Install via pip with just one command:

pip install llm_cache

🎉 Usage

LLMCache simplifies integrating efficient caching mechanisms into your applications, supporting both local and cloud-based environments. Below are demonstrations of how LLMCache can be utilized with local cache and Firestore, including support for streaming data.

Local Cache

For applications requiring rapid access without external dependencies, LLMCache offers a local caching solution:

from db_integrations.local_cache import LocalCache
from llm_cache import LLMCache
import openai

def call_openai(model,
                openai_messages,
                temperature,
                timeout=50):
  client = openai.Client()
  completion = client.chat.completions.create(model=model,
                                              messages=openai_messages,
                                              temperature=temperature,
                                              timeout=timeout)
  return completion.choices[0].message.content

# Initialize the local cache
cache_file_path = "test_cache.json"
local_cache = LocalCache(file_path=cache_file_path)
llm_cache = LLMCache(local_cache)

# Example function call using the local cache
res = llm_cache.call(func=call_openai,
                     model="gpt-4",
                     openai_messages=[{"content": "Hello, how are you?", "role": "user"}],
                     temperature=0.8,
                     exclude_cache_params=["timeout"])

Firestore Cache

from db_integrations.firestore_cache import FirestoreCache
from llm_cache import LLMCache
import openai

def call_openai(model,
                openai_messages,
                temperature,
                timeout=50):
  client = openai.Client()
  completion = client.chat.completions.create(model=model,
                                              messages=openai_messages,
                                              temperature=temperature,
                                              timeout=timeout)
  return completion.choices[0].message.content

# Configure Firestore cache
collection_name = "test_cache"
firestore_service_account_file = "firestore_key.json"
firestore_cache = FirestoreCache(collection_name=collection_name,
                                 firestore_service_account_file=firestore_service_account_file)
llm_cache = LLMCache(firestore_cache)

# Utilizing Firestore for caching
res = llm_cache.call(func=call_openai,
                     model="gpt-4",
                     openai_messages=[{"content": "Hello, how are you?", "role": "user"}],
                     temperature=0.8,
                     timeout=40,
                     exclude_cache_params=["timeout"],
                     num_retries_call=2,
                     backoff_intervals_call=[5, 10])

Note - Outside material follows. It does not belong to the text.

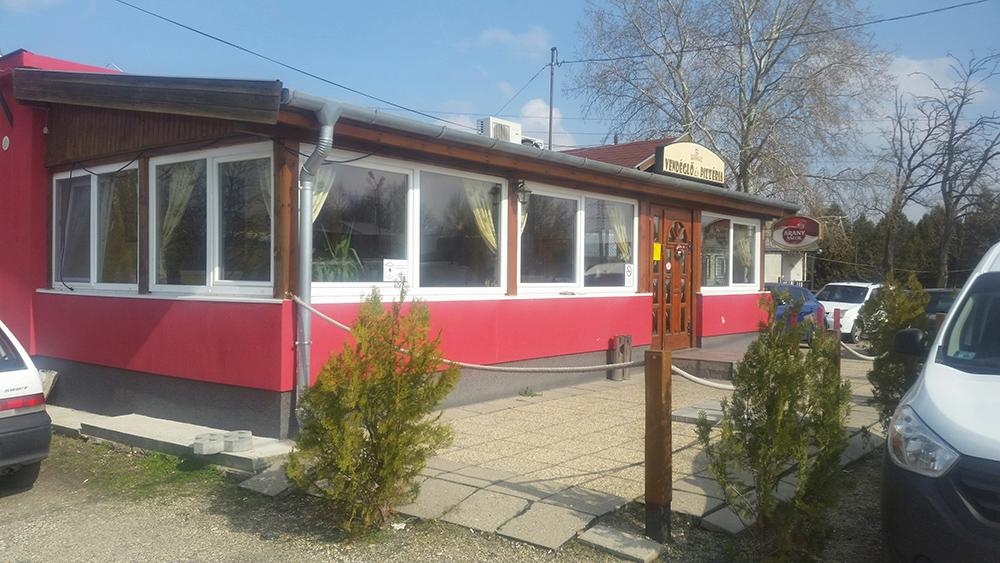 A LÓBÁR a Reg-Enor menü házhoz szállításának központja lett a térségben
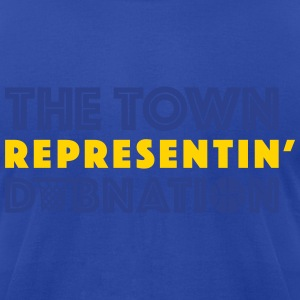 The Town DubNation Fan Hoodies - Men's T-Shirt by American Apparel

Note on Firestore Cache: When using Firestore as your caching solution, it's recommended to implement a Time-To-Live (TTL) policy for your cache entries. This ensures that your database does not indefinitely grow with stale data, which can lead to increased costs and decreased performance. Setting a TTL allows Firestore to automatically delete entries after a specified duration, keeping your database optimized and your costs in check.

Streaming Support

LLMCache also supports streaming responses for real-time data handling, enhancing applications that require continuous data flow:

def openai_stream_call(model,
                       openai_messages,
                       temperature,
                       timeout=120):
  client = openai.Client()

  streaming_response = client.chat.completions.create(model=model,
                                                      messages=openai_messages,
                                                      temperature=temperature,
                                                      stream=True,
                                                      timeout=timeout)

# Streaming call demonstration with Firestore cache
streaming_messages = [
    {"role": "system", "content": "The following is a conversation with an AI assistant."},
    {"role": "user", "content": "Hello, how are you today?"}
]

streaming_generator = llm_cache.stream_call(
    func=openai_stream_call,
    model="gpt-4",
    openai_messages=streaming_messages,
    temperature=0.8)

# Iterate over and print streaming responses
for chunk in streaming_generator:
    print(chunk.decode("utf-8"))

❓ Frequently Asked Questions

What types of applications can benefit from LLMCache?

LLMCache is particularly beneficial for applications that frequently interact with large language models (LLMs) or perform data-intensive operations. It's ideal for improving response times and reducing API costs in AI-powered apps, web services, and data analysis tools.

Can LLMCache be integrated with any database?

While LLMCache currently has built-in support for Firestore and local caching, it's designed to allow custom database integrations. Developers can extend LLMCache to work with databases like MongoDB and Redis, as well as others according to their project requirements.

Is LLMCache open-source?

Yes, LLMCache is an open-source project. This means you can freely use, modify, and distribute it under its licensing terms. It also allows the community to contribute to its development.

Can LLMCache improve the performance of my application?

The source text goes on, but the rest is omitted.